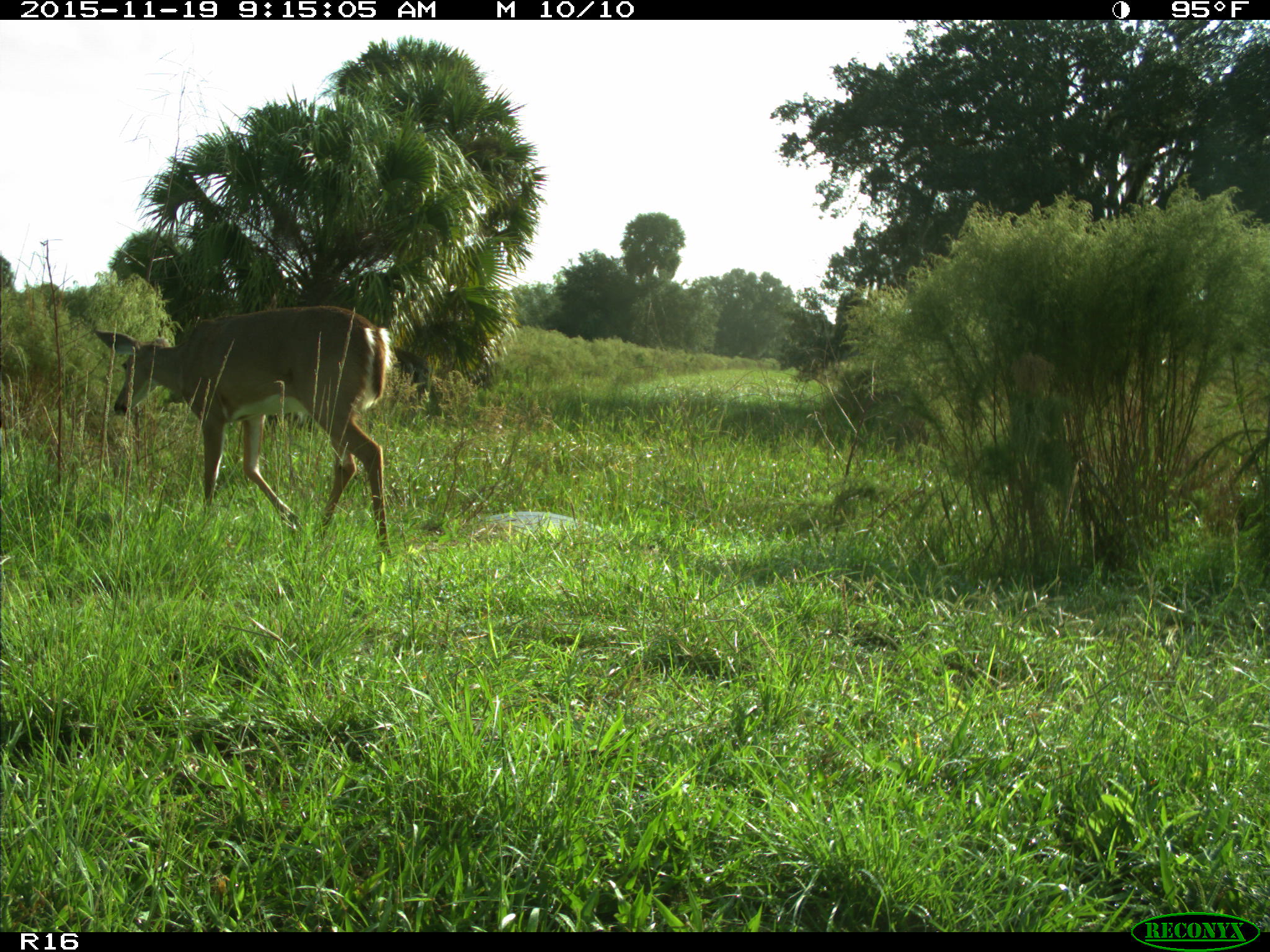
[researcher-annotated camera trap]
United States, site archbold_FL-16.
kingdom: Animalia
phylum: Chordata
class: Mammalia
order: Artiodactyla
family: Cervidae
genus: Odocoileus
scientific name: Odocoileus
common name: deer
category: unidentified deer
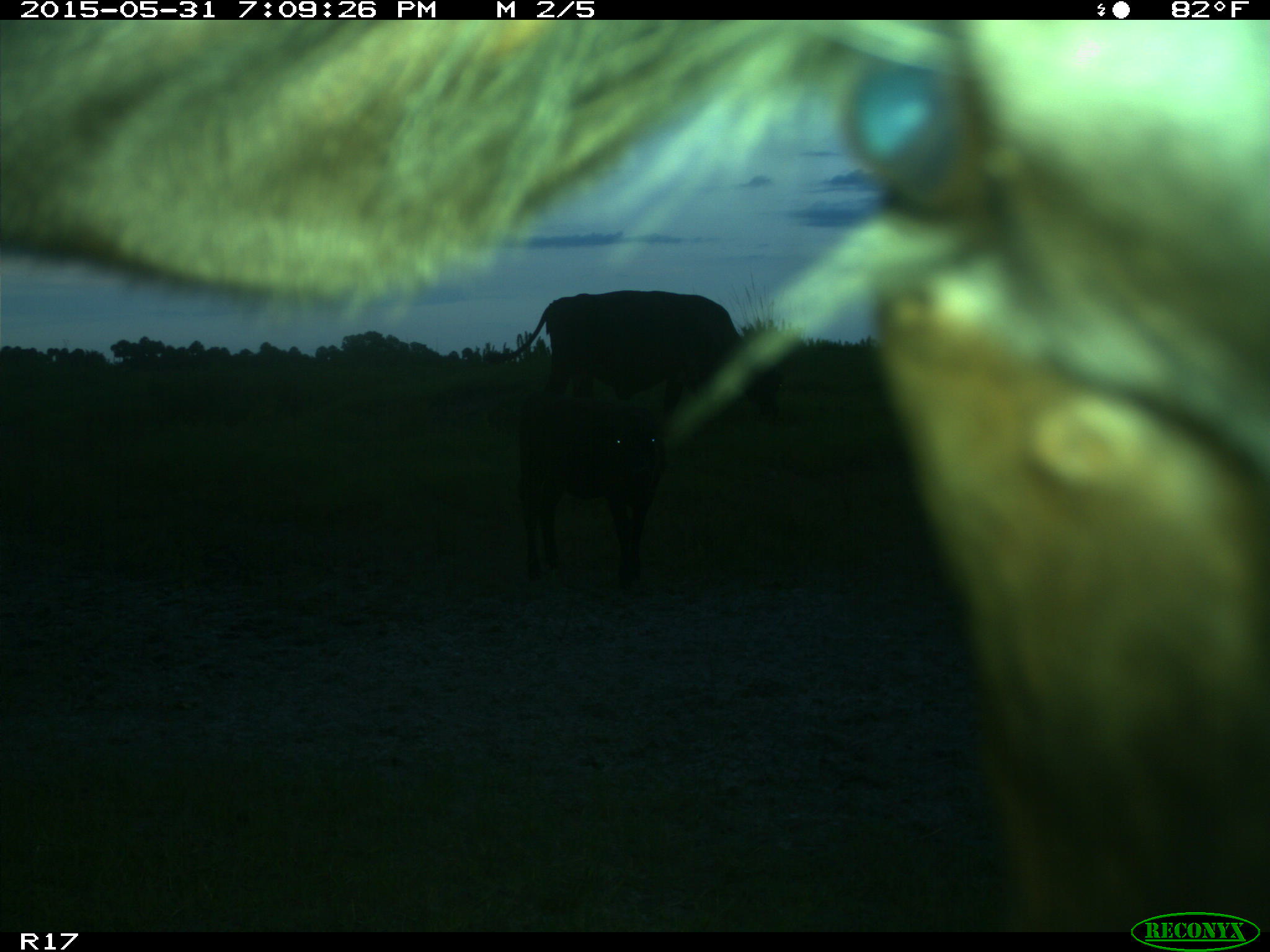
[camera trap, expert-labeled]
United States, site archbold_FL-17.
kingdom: Animalia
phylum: Chordata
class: Mammalia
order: Artiodactyla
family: Bovidae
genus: Bos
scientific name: Bos taurus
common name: domestic cow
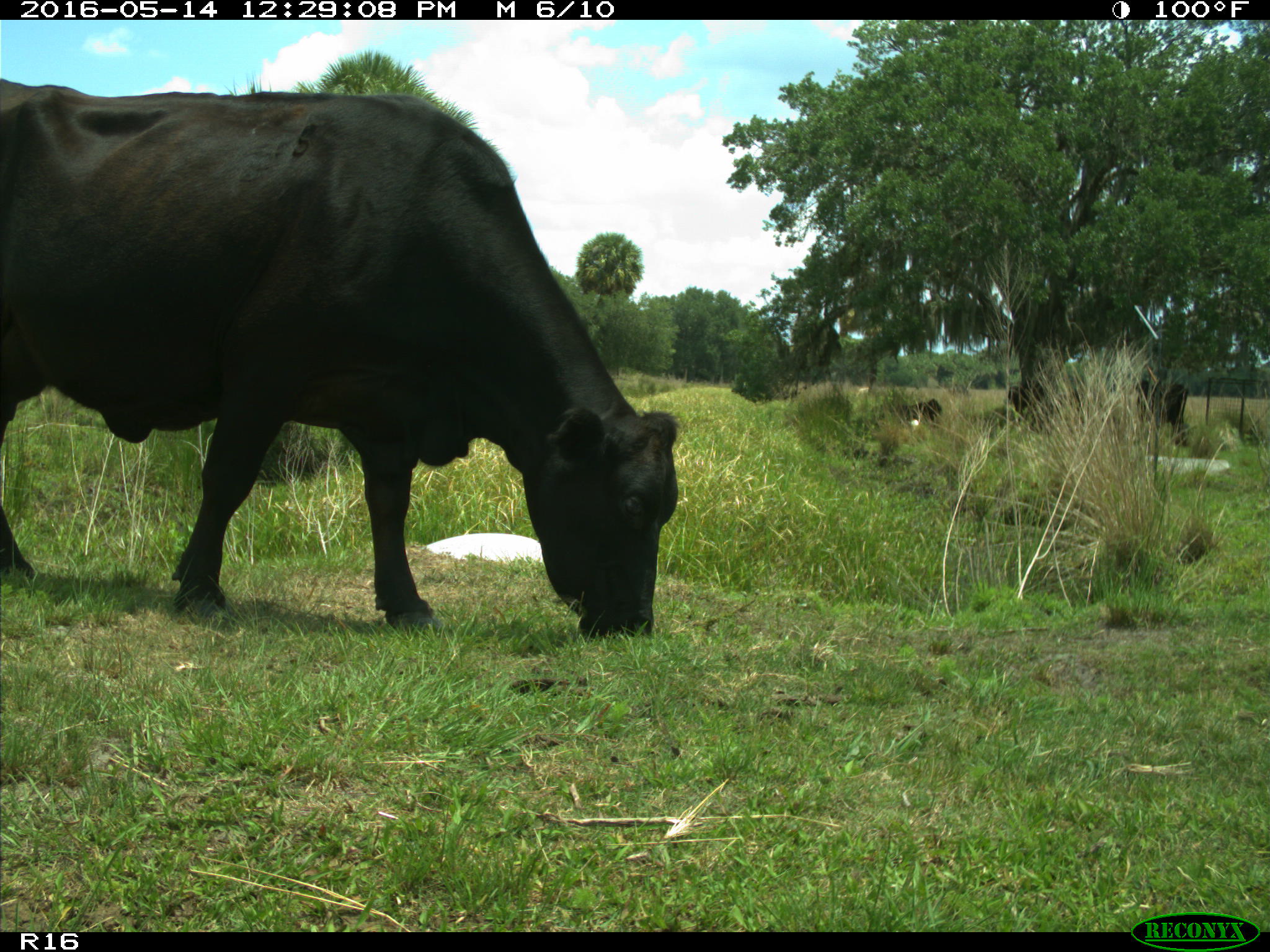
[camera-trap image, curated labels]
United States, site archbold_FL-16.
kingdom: Animalia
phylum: Chordata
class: Mammalia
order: Artiodactyla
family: Bovidae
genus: Bos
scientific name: Bos taurus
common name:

════════════════════

#### What is expected
Recopy the whole listing above precisely, excluding images.

#### Exercise response
[researcher-annotated camera trap]
United States, site archbold_FL-16.
kingdom: Animalia
phylum: Chordata
class: Mammalia
order: Artiodactyla
family: Cervidae
genus: Odocoileus
scientific name: Odocoileus
common name: deer
category: unidentified deer
[camera trap, expert-labeled]
United States, site archbold_FL-17.
kingdom: Animalia
phylum: Chordata
class: Mammalia
order: Artiodactyla
family: Bovidae
genus: Bos
scientific name: Bos taurus
common name: domestic cow
[camera-trap image, curated labels]
United States, site archbold_FL-16.
kingdom: Animalia
phylum: Chordata
class: Mammalia
order: Artiodactyla
family: Bovidae
genus: Bos
scientific name: Bos taurus
common name:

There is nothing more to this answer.